Il faut aussi se poser la question de l’efficacité des actions devant des tribunaux locaux. Elle est très variable d’un pays à l’autre. On consultera sur ce point le Guide du Moci « Atlas des risques pays à l’usage des exportateurs » (3e édition, juin 2011), qui détaille pour 109 pays, quel est le tribunal compétent en cas de litige et son efficacité (pour les deux guides du Moci cités, voir les références en annexe 3, « Sources utiles »).
Un point demeure certain : l’internationalisation des affaires crée des problèmes juridiques très complexes que seuls des cabinets spécialisés peuvent correctement résoudre. Il faut que ces spécialistes soient très rapidement saisis et mis en possession de toutes les pièces nécessaires :
– facture (s) impayée(s) ;
– preuve de la livraison ;
– bon de commande.
Si le dossier du créancier est solide, dans de nombreux cas, une procédure d’urgence sera plus efficace et d’un coût moindre qu’un procès formel. Encore une fois, la parfaite connaissance des usages locaux sera déterminante dans le choix du mandataire.

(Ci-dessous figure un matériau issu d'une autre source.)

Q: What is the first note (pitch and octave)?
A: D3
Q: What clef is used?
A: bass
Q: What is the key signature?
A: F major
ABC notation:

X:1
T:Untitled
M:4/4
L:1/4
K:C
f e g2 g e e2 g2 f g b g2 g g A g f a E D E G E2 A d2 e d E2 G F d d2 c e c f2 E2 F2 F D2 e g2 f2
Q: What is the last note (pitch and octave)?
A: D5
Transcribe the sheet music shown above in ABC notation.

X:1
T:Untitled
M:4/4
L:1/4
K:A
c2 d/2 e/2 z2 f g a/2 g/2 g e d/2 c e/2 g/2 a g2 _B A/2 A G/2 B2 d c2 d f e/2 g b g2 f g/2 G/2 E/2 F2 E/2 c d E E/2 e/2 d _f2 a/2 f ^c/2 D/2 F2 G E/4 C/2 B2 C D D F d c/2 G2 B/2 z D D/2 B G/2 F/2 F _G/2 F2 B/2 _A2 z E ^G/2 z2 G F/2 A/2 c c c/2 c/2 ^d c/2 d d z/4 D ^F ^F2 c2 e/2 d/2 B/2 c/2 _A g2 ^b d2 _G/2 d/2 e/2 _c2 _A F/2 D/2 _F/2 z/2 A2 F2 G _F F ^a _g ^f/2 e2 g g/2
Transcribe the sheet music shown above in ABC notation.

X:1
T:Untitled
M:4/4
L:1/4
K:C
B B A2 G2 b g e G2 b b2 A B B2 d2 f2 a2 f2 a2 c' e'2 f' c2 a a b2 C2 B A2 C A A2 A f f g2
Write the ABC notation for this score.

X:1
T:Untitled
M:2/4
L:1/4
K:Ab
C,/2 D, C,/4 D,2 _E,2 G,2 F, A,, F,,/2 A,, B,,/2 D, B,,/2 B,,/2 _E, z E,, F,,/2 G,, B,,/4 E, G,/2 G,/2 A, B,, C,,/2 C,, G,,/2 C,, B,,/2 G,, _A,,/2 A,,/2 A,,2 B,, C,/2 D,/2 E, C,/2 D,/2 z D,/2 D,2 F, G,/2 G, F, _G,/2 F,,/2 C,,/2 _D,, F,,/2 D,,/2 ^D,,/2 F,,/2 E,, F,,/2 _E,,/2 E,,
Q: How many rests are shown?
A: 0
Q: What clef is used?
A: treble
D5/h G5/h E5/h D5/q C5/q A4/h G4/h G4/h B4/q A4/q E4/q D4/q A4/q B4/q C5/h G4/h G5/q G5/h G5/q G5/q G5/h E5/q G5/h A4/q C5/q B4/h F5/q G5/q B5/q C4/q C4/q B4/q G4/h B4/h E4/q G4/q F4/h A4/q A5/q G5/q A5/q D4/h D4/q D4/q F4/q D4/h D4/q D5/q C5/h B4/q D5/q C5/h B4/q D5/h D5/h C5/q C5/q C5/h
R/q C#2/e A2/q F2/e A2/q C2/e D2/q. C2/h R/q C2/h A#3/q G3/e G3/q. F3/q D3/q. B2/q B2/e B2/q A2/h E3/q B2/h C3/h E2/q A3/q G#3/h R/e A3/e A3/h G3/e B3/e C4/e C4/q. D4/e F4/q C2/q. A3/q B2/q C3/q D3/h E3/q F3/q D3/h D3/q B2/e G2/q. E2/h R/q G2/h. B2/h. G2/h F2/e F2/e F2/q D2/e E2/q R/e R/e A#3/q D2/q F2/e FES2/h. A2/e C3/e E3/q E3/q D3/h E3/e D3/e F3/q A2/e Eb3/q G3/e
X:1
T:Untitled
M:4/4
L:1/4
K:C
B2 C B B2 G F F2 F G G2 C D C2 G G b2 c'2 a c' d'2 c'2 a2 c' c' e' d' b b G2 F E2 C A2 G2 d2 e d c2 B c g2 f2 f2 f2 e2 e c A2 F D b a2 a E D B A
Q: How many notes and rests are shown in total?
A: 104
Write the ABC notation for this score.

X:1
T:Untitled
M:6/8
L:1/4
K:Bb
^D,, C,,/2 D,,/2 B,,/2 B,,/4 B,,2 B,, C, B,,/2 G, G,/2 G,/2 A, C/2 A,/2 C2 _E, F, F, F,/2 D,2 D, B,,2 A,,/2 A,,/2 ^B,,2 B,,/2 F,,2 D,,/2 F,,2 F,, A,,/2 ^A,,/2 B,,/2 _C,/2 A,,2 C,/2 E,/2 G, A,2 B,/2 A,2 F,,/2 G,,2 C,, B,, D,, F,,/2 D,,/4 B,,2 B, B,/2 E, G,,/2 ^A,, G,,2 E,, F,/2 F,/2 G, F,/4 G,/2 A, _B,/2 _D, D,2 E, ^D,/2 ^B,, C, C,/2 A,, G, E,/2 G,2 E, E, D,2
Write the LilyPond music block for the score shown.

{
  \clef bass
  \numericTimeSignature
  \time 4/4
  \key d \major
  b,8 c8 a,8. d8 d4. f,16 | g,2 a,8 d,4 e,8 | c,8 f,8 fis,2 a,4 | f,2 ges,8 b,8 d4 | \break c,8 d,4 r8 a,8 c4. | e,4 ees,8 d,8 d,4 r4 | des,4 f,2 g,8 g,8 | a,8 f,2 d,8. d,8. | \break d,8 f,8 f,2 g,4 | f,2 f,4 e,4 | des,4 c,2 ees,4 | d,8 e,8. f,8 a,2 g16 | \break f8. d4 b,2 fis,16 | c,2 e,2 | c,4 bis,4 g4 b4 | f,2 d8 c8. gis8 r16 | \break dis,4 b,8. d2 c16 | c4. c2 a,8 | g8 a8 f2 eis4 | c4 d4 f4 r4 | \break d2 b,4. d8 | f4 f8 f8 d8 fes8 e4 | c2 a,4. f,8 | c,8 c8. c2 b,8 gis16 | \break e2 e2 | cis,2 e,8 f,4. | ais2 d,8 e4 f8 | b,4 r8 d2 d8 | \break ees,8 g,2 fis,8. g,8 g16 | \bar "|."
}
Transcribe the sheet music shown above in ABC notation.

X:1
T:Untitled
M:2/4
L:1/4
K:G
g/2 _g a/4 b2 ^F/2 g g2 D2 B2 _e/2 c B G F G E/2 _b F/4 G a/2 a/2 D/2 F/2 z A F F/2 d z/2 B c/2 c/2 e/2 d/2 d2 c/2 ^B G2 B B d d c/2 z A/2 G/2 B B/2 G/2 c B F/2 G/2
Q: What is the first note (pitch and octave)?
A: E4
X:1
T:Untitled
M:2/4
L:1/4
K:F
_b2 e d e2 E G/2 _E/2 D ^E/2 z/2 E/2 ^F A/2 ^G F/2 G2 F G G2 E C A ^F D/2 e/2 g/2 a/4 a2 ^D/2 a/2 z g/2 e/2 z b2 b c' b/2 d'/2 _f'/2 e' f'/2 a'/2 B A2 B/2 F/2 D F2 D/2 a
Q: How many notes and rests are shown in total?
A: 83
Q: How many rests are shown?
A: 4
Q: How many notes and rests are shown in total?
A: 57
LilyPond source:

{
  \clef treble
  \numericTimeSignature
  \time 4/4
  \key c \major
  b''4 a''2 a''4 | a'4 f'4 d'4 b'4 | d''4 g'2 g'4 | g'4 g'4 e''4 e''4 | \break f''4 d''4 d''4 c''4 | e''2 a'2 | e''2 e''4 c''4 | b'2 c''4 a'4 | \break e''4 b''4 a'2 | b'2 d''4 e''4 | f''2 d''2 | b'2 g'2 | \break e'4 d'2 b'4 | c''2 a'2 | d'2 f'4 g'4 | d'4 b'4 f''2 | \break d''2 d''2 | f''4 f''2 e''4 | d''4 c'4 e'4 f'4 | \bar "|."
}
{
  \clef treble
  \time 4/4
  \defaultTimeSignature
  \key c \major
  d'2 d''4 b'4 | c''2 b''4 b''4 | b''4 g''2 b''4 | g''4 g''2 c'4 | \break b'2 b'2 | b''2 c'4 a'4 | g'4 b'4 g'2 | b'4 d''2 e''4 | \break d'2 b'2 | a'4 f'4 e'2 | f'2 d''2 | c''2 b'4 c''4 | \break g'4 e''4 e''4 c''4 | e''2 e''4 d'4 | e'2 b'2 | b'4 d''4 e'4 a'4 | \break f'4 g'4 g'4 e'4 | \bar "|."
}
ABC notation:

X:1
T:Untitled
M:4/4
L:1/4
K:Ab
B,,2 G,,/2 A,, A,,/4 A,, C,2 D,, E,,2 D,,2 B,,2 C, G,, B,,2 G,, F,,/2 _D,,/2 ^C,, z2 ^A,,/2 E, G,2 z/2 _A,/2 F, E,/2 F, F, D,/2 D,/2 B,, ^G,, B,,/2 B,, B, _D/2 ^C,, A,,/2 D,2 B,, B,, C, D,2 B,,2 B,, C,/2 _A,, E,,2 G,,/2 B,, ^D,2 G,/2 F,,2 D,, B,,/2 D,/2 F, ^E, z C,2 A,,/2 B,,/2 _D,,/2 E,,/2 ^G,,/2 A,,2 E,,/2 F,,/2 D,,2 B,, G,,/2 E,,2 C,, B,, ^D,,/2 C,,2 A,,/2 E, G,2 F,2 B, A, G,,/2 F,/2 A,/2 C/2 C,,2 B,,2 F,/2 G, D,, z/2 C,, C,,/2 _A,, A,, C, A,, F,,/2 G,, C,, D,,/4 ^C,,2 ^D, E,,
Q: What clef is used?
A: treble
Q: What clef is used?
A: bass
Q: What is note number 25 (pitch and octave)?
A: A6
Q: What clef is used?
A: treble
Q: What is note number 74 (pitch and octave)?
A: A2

Avis d’expert CM-CIC Factor : la gestion des créances doit être différenciée
Si le recouvrement d’une créance sur le marché domestique reste une procédure relativement simple, il en va tout autrement à l’international où l’environnement et l’éloignement compliquent les opérations : analyse du risque pays, analyse de la solvabilité du débiteur, choix du mode de transport et des Incoterms, définition des conditions de paiement (devise, support de règlement), rédaction des CGV et CGA avec désignation de la juridiction compétente sont autant d’éléments qu’il convient de valider préalablement à toute transaction. Si à cela nous ajoutons la problématique linguistique et les spécificités juridiques locales, il est aisé de comprendre que le recouvrement est une affaire de spécialistes.
La gestion des créances doit être différenciée en fonction des pays de destination, des délais de règlements et des dégradations de ces délais*. La sécurisation du paiement doit intervenir le plus en amont possible de la date contractuelle de règlement : accord sur la livraison, absence de litiges, confirmation de la date et du support de règlement.
Le non-paiement à l’échéance d’une créance doit immédiatement entraîner une première action amiable auprès du débiteur. Cette démarche, qui peut être externalisée auprès de sociétés spécialisées, vise à récupérer le plus rapidement possible le montant de la créance tout en préservant les relations commerciales. Ne pas oublier de déclarer le sinistre auprès de la compagnie d’assurance si existence d’une police d’assurance-crédit. En cas d’échec de la procédure amiable, vient ensuite la procédure judiciaire qui peut revêtir différentes formes : injonction, assignation… S’agissant de la compétence du tribunal, tout est affaire de particularisme. L’entreprise peut avoir le choix entre une juridiction locale ou française ; dans ce cas, le préciser dans les clauses contractuelles. Pour des créances de montant élevé, un recours à une cour d’arbitrage de la Chambre de commerce internationale est conseillé.
Compte tenu des lenteurs et lourdeurs administratives possibles, des difficultés à faire exécuter les jugements, la recherche d’une solution amiable doit rester une priorité. Sauf si l’entreprise dispose en interne de l’ensemble des compétences, l’externalisation du recouvrement, auprès de spécialistes – les sociétés d’assurance-crédit, d’affacturage, de recouvrement – est vivement conseillée.
* Sur un panel de 1 758 entreprises réparties dans 9 pays de L’UE, 10 % des factures B-to-B à l’export sont considérées comme irrécouvrables par le créancier. En Italie et Grande-Bretagne, ce sont 18 %. 30 % des factures sont payées en retard, dont 11 à 12 % avec un dépassement d’échéance supérieur à 60 jours. (Source : enquête Atradius Credit Insurance.)